Goal:
According to the passage on semiconductor device packaging below, what material may the reflection member 130 of the second embodiment be formed of?

Text shown:
--
The reflection particles may be TiO2 or SiO2.
[0188] The reflection member 130 according to a second embodiment
may be formed of a white silicon resin including reflection
particle TiO2.
[0189] The reflection member 130 may be disposed around the
semiconductor device 100, where the light control unit 120 is
disposed, and has an inclined surface 70 facing the side surface of
the light control unit 120.
[0190] The light control unit 120 may have a refractive index
different from the refractive index of the semiconductor device
100. The light control unit 120 may include at least one or more
among an epoxy resin, a silicon resin, a polyamide resin, a urea
resin, and an acrylic resin. However, it is not limited thereto and
may be diversely selected according to selection of a user.
[0191] The light control unit 120 may have a refractive index
different from the refractive index of the semiconductor device 100
and may improve the efficiency of extracting light emitted from the
semiconductor device 100. In addition, since the light emitted from
the semiconductor device 100 and entering the light control unit
120 is diffused in the light control unit 120 due to refraction of
light generated at the interface between the semiconductor device
100 and the light control unit 120, uniformity of light intensity
can be improved in the light output area of the semiconductor
device package.
--
Data:

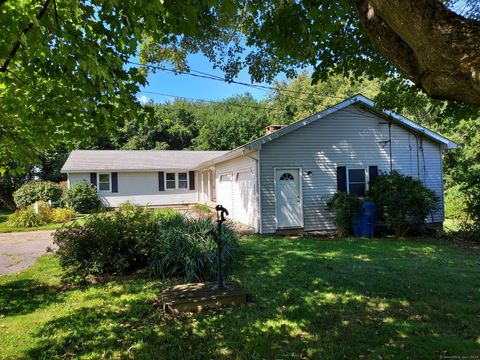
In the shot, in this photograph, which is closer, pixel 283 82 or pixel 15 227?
pixel 15 227

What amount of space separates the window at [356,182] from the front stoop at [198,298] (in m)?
9.06

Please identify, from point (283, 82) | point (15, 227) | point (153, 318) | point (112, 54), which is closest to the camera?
point (112, 54)

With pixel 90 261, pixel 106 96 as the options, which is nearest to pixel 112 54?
pixel 106 96

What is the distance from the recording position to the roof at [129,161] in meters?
21.5

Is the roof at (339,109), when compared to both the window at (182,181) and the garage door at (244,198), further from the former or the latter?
the window at (182,181)

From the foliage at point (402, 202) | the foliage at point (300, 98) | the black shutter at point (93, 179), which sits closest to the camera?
the foliage at point (402, 202)

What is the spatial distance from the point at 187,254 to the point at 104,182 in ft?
56.3

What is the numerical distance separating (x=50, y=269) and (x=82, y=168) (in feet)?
47.6

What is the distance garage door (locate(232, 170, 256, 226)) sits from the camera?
13.0 m

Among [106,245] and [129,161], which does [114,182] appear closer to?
[129,161]

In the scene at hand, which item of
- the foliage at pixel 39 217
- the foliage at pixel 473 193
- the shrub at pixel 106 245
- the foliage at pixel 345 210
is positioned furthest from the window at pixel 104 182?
the foliage at pixel 473 193

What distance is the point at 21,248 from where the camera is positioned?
10383 mm

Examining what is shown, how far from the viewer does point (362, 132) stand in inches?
531

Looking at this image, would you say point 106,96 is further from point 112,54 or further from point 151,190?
point 151,190
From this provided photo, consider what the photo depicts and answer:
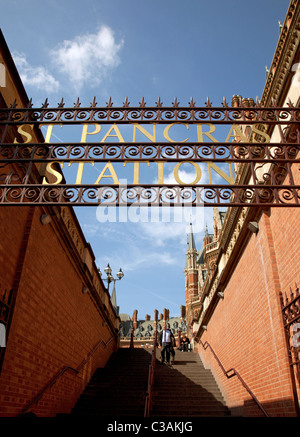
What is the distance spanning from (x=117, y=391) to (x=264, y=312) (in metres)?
6.76

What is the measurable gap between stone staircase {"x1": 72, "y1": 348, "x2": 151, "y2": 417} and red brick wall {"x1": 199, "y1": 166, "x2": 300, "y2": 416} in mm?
2916

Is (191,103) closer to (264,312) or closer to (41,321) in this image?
(264,312)

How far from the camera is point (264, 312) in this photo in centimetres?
690

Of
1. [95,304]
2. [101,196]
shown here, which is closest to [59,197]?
[101,196]

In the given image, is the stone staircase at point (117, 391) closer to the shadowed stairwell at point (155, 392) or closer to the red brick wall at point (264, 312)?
the shadowed stairwell at point (155, 392)

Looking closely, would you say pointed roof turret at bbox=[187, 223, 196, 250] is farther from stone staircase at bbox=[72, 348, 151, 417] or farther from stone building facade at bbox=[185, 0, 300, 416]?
stone building facade at bbox=[185, 0, 300, 416]

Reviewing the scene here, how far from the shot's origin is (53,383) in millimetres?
7723

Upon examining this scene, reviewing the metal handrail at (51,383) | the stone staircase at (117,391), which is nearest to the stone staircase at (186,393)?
the stone staircase at (117,391)

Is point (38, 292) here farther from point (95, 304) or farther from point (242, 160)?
point (95, 304)

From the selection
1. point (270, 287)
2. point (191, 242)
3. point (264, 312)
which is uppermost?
point (191, 242)

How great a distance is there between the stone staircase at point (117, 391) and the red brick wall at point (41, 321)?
519 millimetres

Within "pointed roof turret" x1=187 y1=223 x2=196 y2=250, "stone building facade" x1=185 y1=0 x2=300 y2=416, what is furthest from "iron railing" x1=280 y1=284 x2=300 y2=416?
"pointed roof turret" x1=187 y1=223 x2=196 y2=250

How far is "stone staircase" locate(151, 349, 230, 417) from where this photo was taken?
997cm

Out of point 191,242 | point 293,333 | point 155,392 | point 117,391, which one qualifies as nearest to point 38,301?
point 293,333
--
Reply to the exercise:
A white silicon resin that includes TiO2 reflection particles.